WORK TASK => Without the pictures, set down every line of the data exactly.

** Opening GIVEN ENTRIES block **

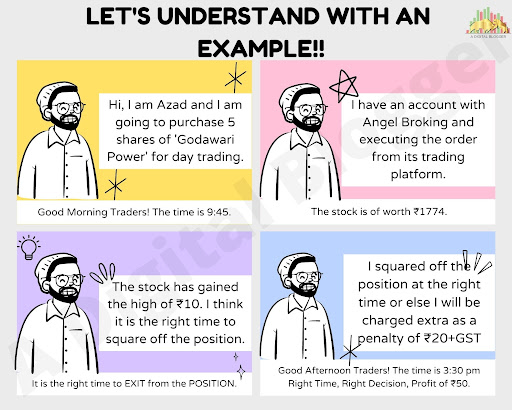 LET'S UNDERSTAND WITH AN EXAMPLE!!

A DIGITAL BLOGGER

Hi, I am Azad and I am going to purchase 5 shares of 'Godawari Power' for day trading.

Good Morning Traders! The time is 9:45.

I have an account with Angel Broking and executing the order from its trading platform.

The stock is of worth ₹1774.

The stock has gained the high of ₹10. I think it is the right time to square off the position.

It is the right time to EXIT from the POSITION.

I squared off the position at the right time or else I will be charged extra as a penalty of ₹20+GST

Good Afternoon Traders! The time is 3:30 pm
Right Time, Right Decision, Profit of ₹50.

A Digital Blogger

** Closing GIVEN ENTRIES block **

ANSWER AREA =>
 LET'S UNDERSTAND WITH AN EXAMPLE!!

A DIGITAL BLOGGER

Hi, I am Azad and I am going to purchase 5 shares of 'Godawari Power' for day trading.

Good Morning Traders! The time is 9:45.

I have an account with Angel Broking and executing the order from its trading platform.

The stock is of worth ₹1774.

The stock has gained the high of ₹10. I think it is the right time to square off the position.

It is the right time to EXIT from the POSITION.

I squared off the position at the right time or else I will be charged extra as a penalty of ₹20+GST

Good Afternoon Traders! The time is 3:30 pm
Right Time, Right Decision, Profit of ₹50.

A Digital Blogger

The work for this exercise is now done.